By AP Economics Writer Christopher Al Gerber
WASHINGTON (AP) – Unemployment rates drop and more officials want to see how new policies from the White House will affect the economy, making it a point to further cuts in the Federal Reserve this year. The probability fell last week.
At the December meeting, Fed officials painted pencils for two interest rate cuts this year, but economists and Wall Street investors are increasingly skeptical, predicting that there will be no cuts this year at all. Some people do. On Friday, Morgan Stanley economists expect a fee cut in 2025, with investors expecting only one in July, according to futures market pricing. He said.
Less reductions could translate into higher mortgage rates and higher costs to borrow money from anything from cars to credit cards. Still, mortgage rates are closely tied to yields on 10-year Treasury bonds, which could move independently of the Fed’s actions.
The expectations for the shift come as Chairman Jerome Powell heads to Capitol Hill this week for two days of testimony before a House and Senate committee that oversees the central bank and financial industry. The Fed’s chair is required by law to appear before Congress twice a year.
Members of Congress may encourage him to cut his fees more quickly. He could also be grilled about issues that have achieved a higher profile under the Trump administration, including crypto regulations, banking regulations and “banking-free” claims.
Banking is the practice of banks closing customer accounts because they believe that banks pose financial, legal, or reputational risks to them. Some crypto executives accused Biden management regulators of pressured financial companies to target industries to leave the bank.
Regarding interest rates, Fed officials recently proposed that after three cuts in key rates at the end of last year, it has dropped from a two-year height of 5.3% to about 4.3%. , although there is no specifying how long it will last.
On Friday, Fed Gov.

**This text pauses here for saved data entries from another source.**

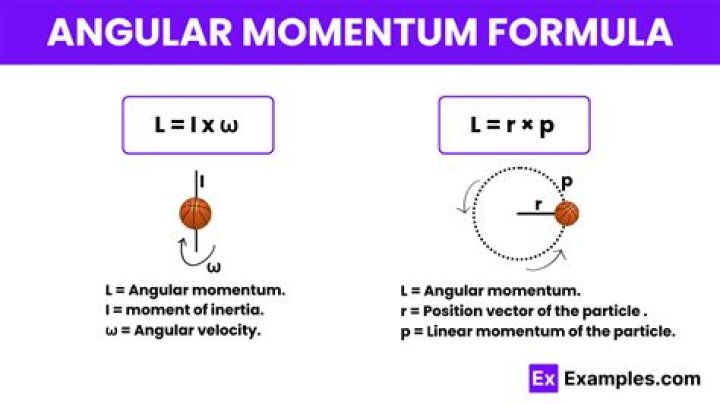 ANGULAR MOMENTUM FORMULA

$L = I \times \omega$

I

ω

L = Angular momentum.
I = moment of inertia.
ω = Angular velocity.

$L = r \times p$

p

r

L = Angular momentum.
r = Position vector of the particle .
p = Linear momentum of the particle.

Ex Examples.com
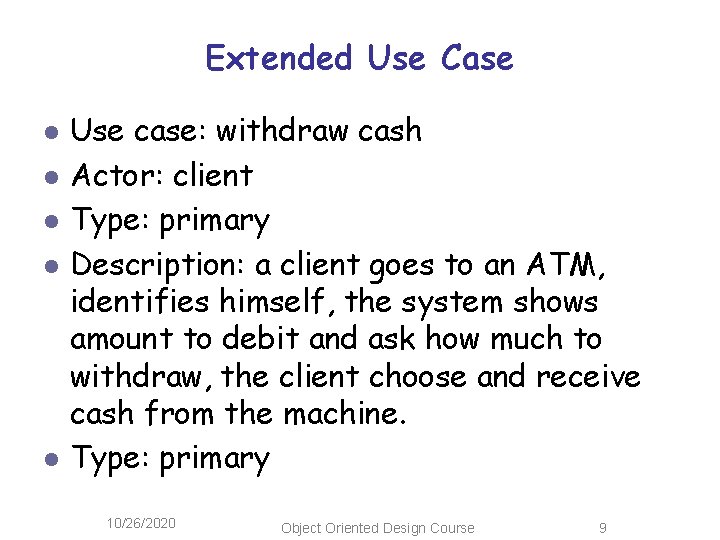 Extended Use Case

- Use case: withdraw cash
- Actor: client
- Type: primary
- Description: a client goes to an ATM, identifies himself, the system shows amount to debit and ask how much to withdraw, the client choose and receive cash from the machine.
- Type: primary

10/26/2020

Object Oriented Design Course

9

Adriana Kugler said the labor market is “stable” and “gives a little time to make some decisions.” She said inflation has been “side-down” since the fall, exceeding the 2% target.
She added that potential policy changes from the Trump administration have led to uncertainty in their outlook for the economy. Economists say widespread tariffs and the deportation of migrants that Trump has promised could boost inflation. Others argue that Trump’s deregulation policies can lower prices by increasing supply.

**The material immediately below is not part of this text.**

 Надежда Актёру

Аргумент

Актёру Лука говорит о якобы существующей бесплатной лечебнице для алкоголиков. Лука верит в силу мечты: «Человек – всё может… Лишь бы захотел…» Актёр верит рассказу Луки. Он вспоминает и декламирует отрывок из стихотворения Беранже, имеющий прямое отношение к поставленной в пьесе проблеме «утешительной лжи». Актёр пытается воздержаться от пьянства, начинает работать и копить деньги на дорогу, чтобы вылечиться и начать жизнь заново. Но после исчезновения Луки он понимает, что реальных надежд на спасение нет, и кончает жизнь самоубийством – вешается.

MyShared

“The careful and careful step is to keep the (Fed key) rate for a while,” Kugler said. “Given the fact that we haven’t achieved our 2% target, given the solid economy, there may be uncertainties and other factors that could be pushing inflation up. Considering the fact that.
Separately, Austan Goolsbee, president of the Federal Reserve Chicago chapter, said in an exclusive interview with the Associated Press on Friday that he expects central bank rates to be lower in 12 to 18 months than they are now. I did. However, he also said it makes sense for the Fed to take a slower approach as it approaches the Fed approaches closer to the point where it could stop slowing down.
He also said the tariff outlook has put a little muddy water for the Fed in the coming months. Tariffs can cause a one-off rise in prices, but they do not necessarily cause ongoing inflation.
As a result, Goolsbee said Fed officials need to sort out the price increases that occur to determine whether it is a one-off change or reflects sustained inflationary pressures.
“It’s not that easy, and it’s going to take some time to figure it out,” he said. “We still have to wait for the dust to be cleaned.”
Other officials also suggested that it would take time for the Fed to decide what steps to take next.
Rory Logan, president of the Fed’s Dallas chapter, said Thursday that in “some scenarios,” the Fed may soon cut interest rates.
Even if inflation approaches the 2% target, she added, it doesn’t necessarily mean the Fed should “cut off immediately.” Instead, she said, the Fed’s key rates may already be approaching levels that do not limit or stimulate growth, as the economy remains mostly healthy and employment-held.
The government said Friday that employers added solid jobs last month, but the unemployment rate has fallen to 4% for the second straight month, marking its historically pretty low. Employment in November and December was revised much higher.
Stable employment and mostly healthy employment markets suggest that the Fed has less urgent need to lower borrowing rates. It took a sharp half-cut in September after weak employment stumbled the economy and possibly spurred a recession.
Jobs “strengthens our confidence that the Fed’s disconnection cycle is over,” Bank of America economists wrote in a note Friday.